━━━ Quoted text
W3C home > Mailing lists > Public > public-html-bugzilla@w3.org > March 2010

[Bug 6609] negative keywords-not meta tags

From: <bugzilla@wiggum.w3.org>
Date: Sun, 28 Mar 2010 19:19:37 +0000
To: public-html-bugzilla@w3.org
Message-Id: <E1Nvy1J-0001Op-8N@wiggum.w3.org>
http://www.w3.org/Bugs/Public/show_bug.cgi?id=6609


Nick Levinson <Nick_Levinson@yahoo.com> changed:

           What    |Removed                     |Added
----------------------------------------------------------------------------
             Status|VERIFIED                    |REOPENED
           Keywords|                            |TrackerRequest
         Resolution|NEEDSINFO                   |




--- Comment #4 from Nick Levinson <Nick_Levinson@yahoo.com>  2010-03-28 19:19:36 ---
I've had difficulty getting UA makers to respond to feature requests before
HTML5 support. We need HTML5 support for some of them to prioritize the
feature. Thus, I'm requesting escalation.
━━━━━━
§ **Aim**: Reproduce the part of the bug report starting with "--- Comment #4" and going on through "I'm requesting escalation.", keeping every character unchanged. The rows below have no connection to the bug report.
━━━ Records provided
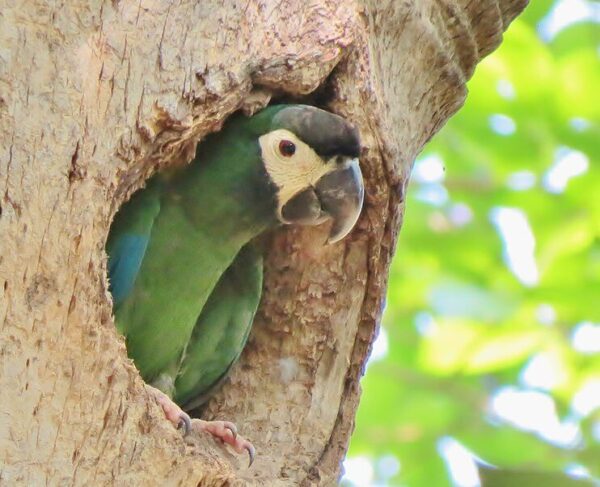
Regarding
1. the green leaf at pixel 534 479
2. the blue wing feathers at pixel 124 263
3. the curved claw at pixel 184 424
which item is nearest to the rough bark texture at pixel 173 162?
the curved claw at pixel 184 424

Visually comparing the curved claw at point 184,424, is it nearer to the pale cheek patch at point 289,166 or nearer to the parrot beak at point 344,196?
the parrot beak at point 344,196

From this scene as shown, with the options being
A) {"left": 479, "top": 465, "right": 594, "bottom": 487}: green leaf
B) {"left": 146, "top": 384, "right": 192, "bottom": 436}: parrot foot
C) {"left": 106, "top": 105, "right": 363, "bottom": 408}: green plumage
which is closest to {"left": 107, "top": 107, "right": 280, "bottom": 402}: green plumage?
{"left": 106, "top": 105, "right": 363, "bottom": 408}: green plumage

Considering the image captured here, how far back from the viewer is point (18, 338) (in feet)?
6.29

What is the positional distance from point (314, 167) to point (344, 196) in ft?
0.63

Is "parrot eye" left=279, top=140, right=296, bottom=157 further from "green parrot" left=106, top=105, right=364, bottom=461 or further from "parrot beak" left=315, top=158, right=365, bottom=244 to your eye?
"parrot beak" left=315, top=158, right=365, bottom=244

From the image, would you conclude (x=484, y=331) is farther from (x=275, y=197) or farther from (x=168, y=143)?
(x=168, y=143)

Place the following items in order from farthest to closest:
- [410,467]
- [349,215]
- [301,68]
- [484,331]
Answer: [410,467], [484,331], [349,215], [301,68]

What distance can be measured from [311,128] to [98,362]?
101 centimetres

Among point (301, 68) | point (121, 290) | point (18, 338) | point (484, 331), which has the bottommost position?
point (18, 338)

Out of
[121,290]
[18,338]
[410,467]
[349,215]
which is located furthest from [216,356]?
[410,467]

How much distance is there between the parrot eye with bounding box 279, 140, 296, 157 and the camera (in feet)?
9.34

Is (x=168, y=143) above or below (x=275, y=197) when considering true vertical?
below

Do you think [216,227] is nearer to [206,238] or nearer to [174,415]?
[206,238]

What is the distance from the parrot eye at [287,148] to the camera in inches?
112
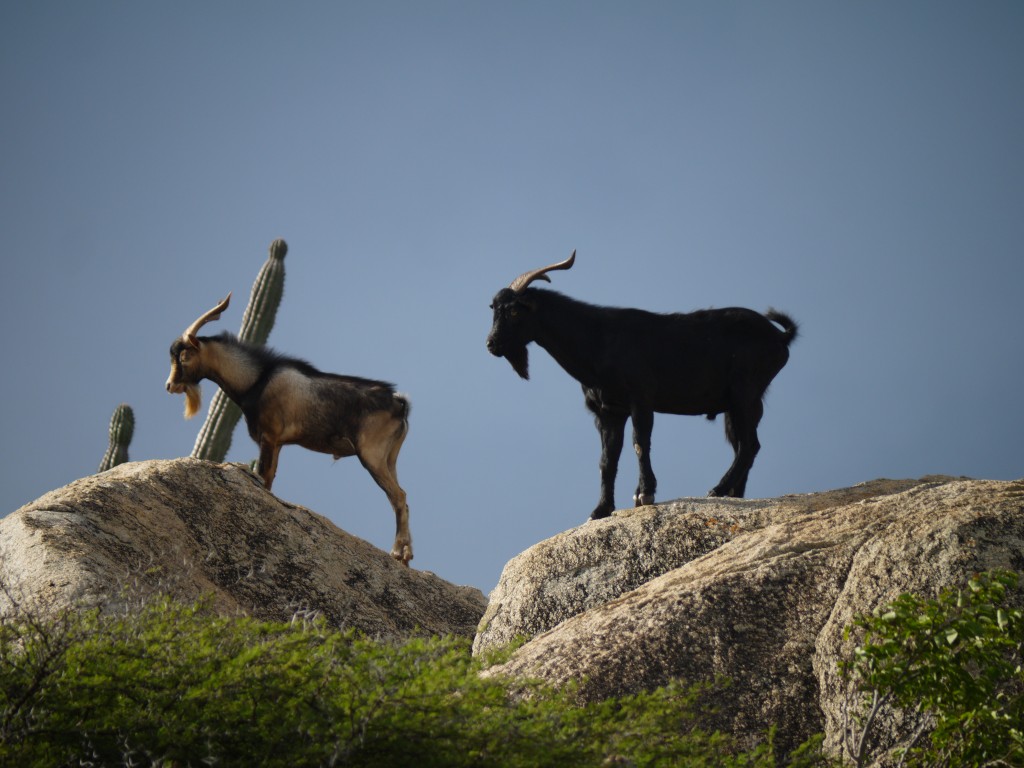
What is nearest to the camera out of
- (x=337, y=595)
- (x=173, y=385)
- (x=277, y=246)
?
(x=337, y=595)

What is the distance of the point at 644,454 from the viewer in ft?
28.2

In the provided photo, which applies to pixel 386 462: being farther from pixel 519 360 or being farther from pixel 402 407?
pixel 519 360

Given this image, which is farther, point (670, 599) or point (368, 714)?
point (670, 599)

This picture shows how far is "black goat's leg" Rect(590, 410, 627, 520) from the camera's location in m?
8.66

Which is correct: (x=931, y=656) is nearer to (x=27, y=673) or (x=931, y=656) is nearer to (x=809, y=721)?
(x=809, y=721)

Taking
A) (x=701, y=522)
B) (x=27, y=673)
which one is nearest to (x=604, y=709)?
(x=27, y=673)

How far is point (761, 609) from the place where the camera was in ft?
18.7

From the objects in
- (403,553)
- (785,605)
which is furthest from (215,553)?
(785,605)

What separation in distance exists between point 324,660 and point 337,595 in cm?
452

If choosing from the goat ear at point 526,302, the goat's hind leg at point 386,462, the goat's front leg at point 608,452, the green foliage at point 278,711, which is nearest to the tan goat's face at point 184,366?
the goat's hind leg at point 386,462

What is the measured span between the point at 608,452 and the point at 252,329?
8.08 meters

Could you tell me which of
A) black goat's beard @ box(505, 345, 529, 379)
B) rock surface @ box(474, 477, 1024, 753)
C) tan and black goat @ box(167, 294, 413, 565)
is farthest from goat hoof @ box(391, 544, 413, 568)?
rock surface @ box(474, 477, 1024, 753)

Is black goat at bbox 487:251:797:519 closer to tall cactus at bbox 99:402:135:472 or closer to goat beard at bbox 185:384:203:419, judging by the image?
goat beard at bbox 185:384:203:419

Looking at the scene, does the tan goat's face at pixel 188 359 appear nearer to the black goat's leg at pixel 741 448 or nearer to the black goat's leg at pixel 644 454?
the black goat's leg at pixel 644 454
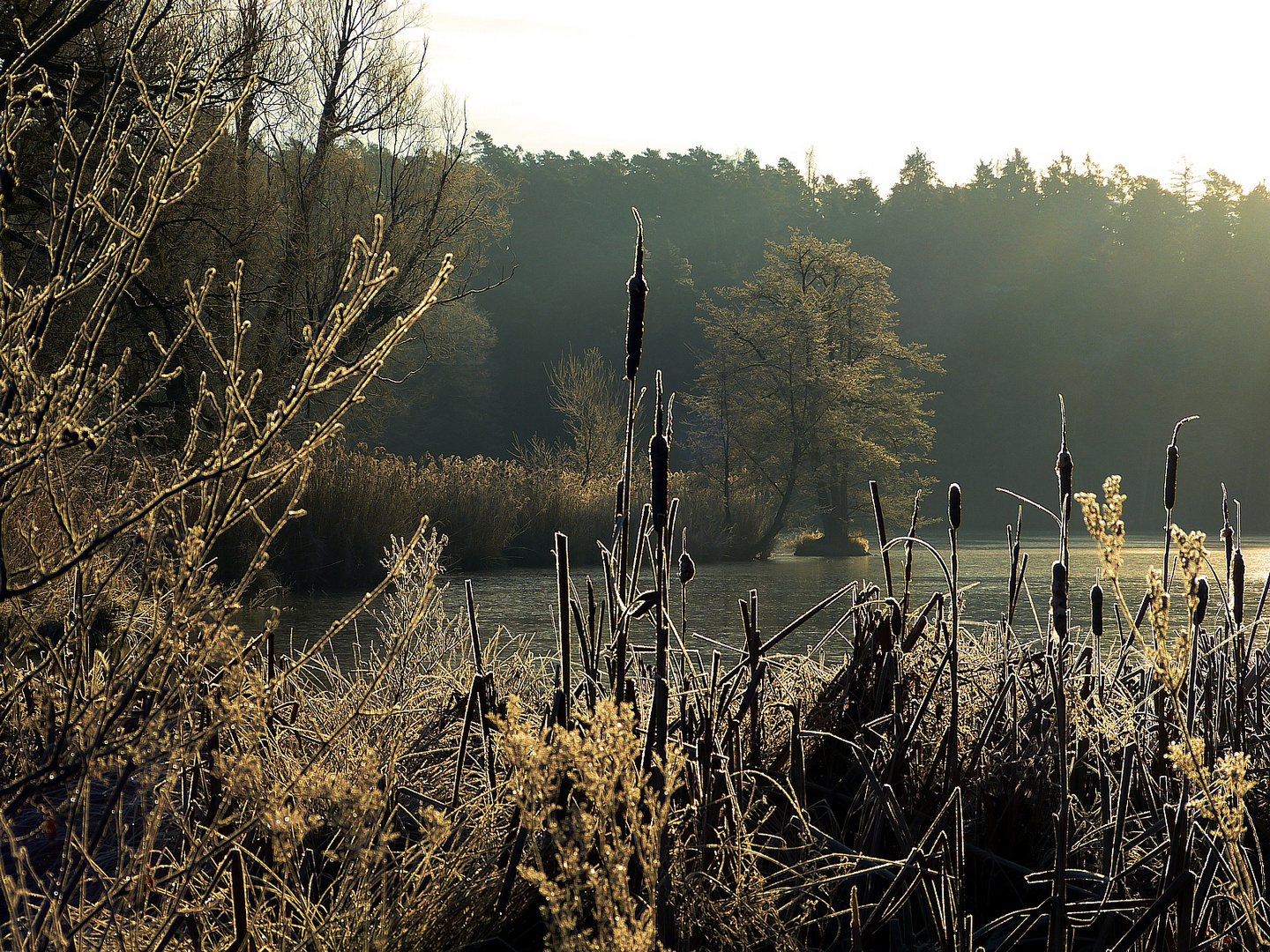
━━━━━━
§ **Solution for this exercise**:
--- Comment #4 from Nick Levinson <Nick_Levinson@yahoo.com>  2010-03-28 19:19:36 ---
I've had difficulty getting UA makers to respond to feature requests before
HTML5 support. We need HTML5 support for some of them to prioritize the
feature. Thus, I'm requesting escalation.